▸ **TEXTAUSZUG**
• • •
Künstlerinnen: Die Guerilla Girls
Amerika, Du hast es besser! Wenn auch bestimmt nicht alles zum besten steht, so schlägt dort doch das Gewissen der Kunstwelt. Es wacht über Gut und Böse, über Recht und Unrecht, es kämpft für Gerechtigkeit und prangert Diskriminierung an. Es plakatiert Daten und Fakten. Das Gewissen der Kunstwelt ist: hellwach und anonym, statistisch genau und immer zur Stelle. Es hat sogar ein Postfach in New York. ,,In Europa ist es sogar noch schlimmer", ließ es sich eines Tages vernehmen, schwarz auf weiß.
• • •
▸ **BEREITGESTELLTE ANGABEN**
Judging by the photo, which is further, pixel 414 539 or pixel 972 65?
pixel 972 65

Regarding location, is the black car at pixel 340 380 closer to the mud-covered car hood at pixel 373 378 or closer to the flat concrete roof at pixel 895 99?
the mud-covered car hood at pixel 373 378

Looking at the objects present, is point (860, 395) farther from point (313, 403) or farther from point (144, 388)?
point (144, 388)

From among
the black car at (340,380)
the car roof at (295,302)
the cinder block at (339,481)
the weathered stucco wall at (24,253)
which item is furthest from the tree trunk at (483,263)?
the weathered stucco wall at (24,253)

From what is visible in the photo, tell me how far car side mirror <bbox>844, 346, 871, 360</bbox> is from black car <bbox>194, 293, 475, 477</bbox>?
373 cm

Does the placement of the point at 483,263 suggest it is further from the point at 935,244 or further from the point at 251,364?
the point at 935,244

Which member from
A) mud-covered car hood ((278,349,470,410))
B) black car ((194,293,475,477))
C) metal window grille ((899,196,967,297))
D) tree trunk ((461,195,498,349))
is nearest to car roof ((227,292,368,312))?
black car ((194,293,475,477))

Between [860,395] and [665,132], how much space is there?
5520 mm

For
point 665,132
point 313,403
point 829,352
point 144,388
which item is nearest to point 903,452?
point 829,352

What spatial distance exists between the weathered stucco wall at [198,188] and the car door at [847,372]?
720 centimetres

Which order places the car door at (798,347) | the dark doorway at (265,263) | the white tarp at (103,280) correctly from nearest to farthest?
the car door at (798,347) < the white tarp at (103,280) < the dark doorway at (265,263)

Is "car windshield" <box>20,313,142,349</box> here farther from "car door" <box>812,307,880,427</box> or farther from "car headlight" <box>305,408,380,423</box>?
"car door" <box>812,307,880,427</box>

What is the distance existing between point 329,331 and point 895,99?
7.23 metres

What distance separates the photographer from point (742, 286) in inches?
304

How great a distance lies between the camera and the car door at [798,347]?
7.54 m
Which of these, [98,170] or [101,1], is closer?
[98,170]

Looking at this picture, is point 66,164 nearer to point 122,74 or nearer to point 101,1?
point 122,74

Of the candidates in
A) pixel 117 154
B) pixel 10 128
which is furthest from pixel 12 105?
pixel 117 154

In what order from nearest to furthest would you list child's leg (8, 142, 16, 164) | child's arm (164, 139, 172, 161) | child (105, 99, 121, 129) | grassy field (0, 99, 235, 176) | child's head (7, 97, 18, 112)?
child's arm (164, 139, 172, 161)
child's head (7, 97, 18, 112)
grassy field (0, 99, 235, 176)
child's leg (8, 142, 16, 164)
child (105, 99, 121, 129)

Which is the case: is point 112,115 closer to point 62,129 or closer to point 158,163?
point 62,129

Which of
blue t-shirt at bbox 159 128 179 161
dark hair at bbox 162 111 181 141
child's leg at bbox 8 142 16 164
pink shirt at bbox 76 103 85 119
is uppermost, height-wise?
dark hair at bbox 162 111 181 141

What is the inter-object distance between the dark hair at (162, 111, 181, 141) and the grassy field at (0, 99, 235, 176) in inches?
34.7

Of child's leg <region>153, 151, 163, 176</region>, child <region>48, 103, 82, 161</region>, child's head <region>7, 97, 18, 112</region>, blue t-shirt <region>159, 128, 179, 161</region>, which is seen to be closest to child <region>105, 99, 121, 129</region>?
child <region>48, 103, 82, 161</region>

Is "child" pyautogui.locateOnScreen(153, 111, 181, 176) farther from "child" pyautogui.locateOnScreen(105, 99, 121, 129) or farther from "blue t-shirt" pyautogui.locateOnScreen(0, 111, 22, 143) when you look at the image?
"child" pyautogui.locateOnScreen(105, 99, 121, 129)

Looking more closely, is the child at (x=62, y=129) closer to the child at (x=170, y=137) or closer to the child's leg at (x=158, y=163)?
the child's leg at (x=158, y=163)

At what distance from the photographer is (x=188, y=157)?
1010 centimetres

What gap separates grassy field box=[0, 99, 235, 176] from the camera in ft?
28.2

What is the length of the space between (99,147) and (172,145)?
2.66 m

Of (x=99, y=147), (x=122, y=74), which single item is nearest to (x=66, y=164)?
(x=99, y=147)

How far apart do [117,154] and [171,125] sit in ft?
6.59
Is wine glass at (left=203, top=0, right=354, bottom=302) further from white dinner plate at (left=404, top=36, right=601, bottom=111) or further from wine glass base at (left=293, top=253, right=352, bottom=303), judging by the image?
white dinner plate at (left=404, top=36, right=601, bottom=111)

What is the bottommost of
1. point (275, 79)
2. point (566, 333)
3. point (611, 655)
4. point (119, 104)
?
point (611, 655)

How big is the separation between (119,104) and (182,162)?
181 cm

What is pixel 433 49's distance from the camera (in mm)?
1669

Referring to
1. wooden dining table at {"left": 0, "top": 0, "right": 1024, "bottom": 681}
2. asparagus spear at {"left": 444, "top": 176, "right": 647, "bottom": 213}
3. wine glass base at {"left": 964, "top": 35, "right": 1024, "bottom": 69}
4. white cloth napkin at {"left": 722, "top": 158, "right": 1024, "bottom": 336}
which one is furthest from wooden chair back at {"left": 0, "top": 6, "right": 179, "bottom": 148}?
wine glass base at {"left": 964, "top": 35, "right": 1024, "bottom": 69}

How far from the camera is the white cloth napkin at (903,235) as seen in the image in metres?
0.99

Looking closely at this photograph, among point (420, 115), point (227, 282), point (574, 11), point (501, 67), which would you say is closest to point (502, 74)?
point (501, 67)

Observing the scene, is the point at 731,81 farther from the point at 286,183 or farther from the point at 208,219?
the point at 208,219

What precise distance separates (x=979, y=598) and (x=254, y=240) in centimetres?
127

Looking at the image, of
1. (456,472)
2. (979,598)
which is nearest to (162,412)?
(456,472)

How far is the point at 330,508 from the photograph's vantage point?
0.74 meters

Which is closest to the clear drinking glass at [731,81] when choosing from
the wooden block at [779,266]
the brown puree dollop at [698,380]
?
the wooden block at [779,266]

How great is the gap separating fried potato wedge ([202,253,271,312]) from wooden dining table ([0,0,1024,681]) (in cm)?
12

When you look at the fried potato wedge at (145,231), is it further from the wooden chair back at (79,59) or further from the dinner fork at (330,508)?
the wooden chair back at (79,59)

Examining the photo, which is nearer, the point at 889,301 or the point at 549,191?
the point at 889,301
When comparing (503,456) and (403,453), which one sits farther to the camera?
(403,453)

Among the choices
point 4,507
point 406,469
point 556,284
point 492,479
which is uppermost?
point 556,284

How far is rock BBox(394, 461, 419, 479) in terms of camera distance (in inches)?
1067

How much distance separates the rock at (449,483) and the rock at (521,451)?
• • •
▸ **AUFGABEN**
1) Prüfe, ob die folgenden Aussagen mit dem Text über die Guerilla Girls übereinstimmen, und belege jede Antwort mit den entscheidenden Worten des Textes: (a) Das Gewissen der Kunstwelt hat ein Postfach in New York. (b) Das Gewissen der Kunstwelt tritt unter seinem Namen auf. (c) Das Gewissen der Kunstwelt plakatiert Daten und Fakten.
2) Gib den Abschnitt des Textes über die Guerilla Girls unverändert aus, beginnend mit „Künstlerinnen: Die Guerilla“ und weiter bis einschließlich „schwarz auf weiß.“.
3) Knüpfe an das Ende des Textes über die Guerilla Girls an und schreibe ihn weiter.
Die Zeilen haben mit dem Text über die Guerilla Girls nichts zu tun.

▸ **LÖSUNGEN**
1)
(a) Ja: „Es hat sogar ein Postfach in New York.“
(b) Nein: „Das Gewissen der Kunstwelt ist: hellwach und anonym“
(c) Ja: „Es plakatiert Daten und Fakten.“

2)
Künstlerinnen: Die Guerilla Girls
Amerika, Du hast es besser! Wenn auch bestimmt nicht alles zum besten steht, so schlägt dort doch das Gewissen der Kunstwelt. Es wacht über Gut und Böse, über Recht und Unrecht, es kämpft für Gerechtigkeit und prangert Diskriminierung an. Es plakatiert Daten und Fakten. Das Gewissen der Kunstwelt ist: hellwach und anonym, statistisch genau und immer zur Stelle. Es hat sogar ein Postfach in New York. ,,In Europa ist es sogar noch schlimmer", ließ es sich eines Tages vernehmen, schwarz auf weiß.

3)
Und nun war es in Europa, das Gewissen. Genauer gesagt: in der neuen Hauptstadt Berlin, gerufen von den Frauen der Arbeitsgruppe "Realismus-Studio" an der Hochschule für Kunst. Das kam dem New Yorker Weltgewissen gerade recht, um zu zeigen, was Sache ist. Von Oktober bis November machten Berliner Kunst-Lernende und -Lehrende eine Aktion, die sie ,,Im Unterschied" nannten: "Positionen zeitgenössischer Künstlerinnen". Sie veranstalteten in der Hochschule für Bildende Künste Ausstellungen, Vorträge und Workshops und zeigten Werke und Plakate. Dazu luden sie das weibliche "Gewissen der Kunstwelt" ein: in Gestalt von drei Guerrilla Girls. Die drei kamen aus New York nach Berlin, und es wurde, wie immer, ein wahres Happening. Sie traten auf, wie sie seit 1985 immer auftreten: in ebenso spektakulären wie furchterregenden Gorilla-Masken (auf amerikanisch wird "Guerilla" wie "gorilla" ausgesprochen!), sie sprachen mit akustisch verfremdeten Stimmen und ließen sich ein auf ein Frage- und Antwortspiel. Besonders gewitzte Bemerkungen aus dem Publikum wurden mit einer Banane belohnt. Denn für die Guerrilla Girls sind Witz und Humor die wirksamsten Waffen beim Kampf um Platz für Frauen in der Kunst.
"Was wird ihre Sammlung wert sein, wenn Sexismus und Rassismus mal nicht mehr Mode sind?"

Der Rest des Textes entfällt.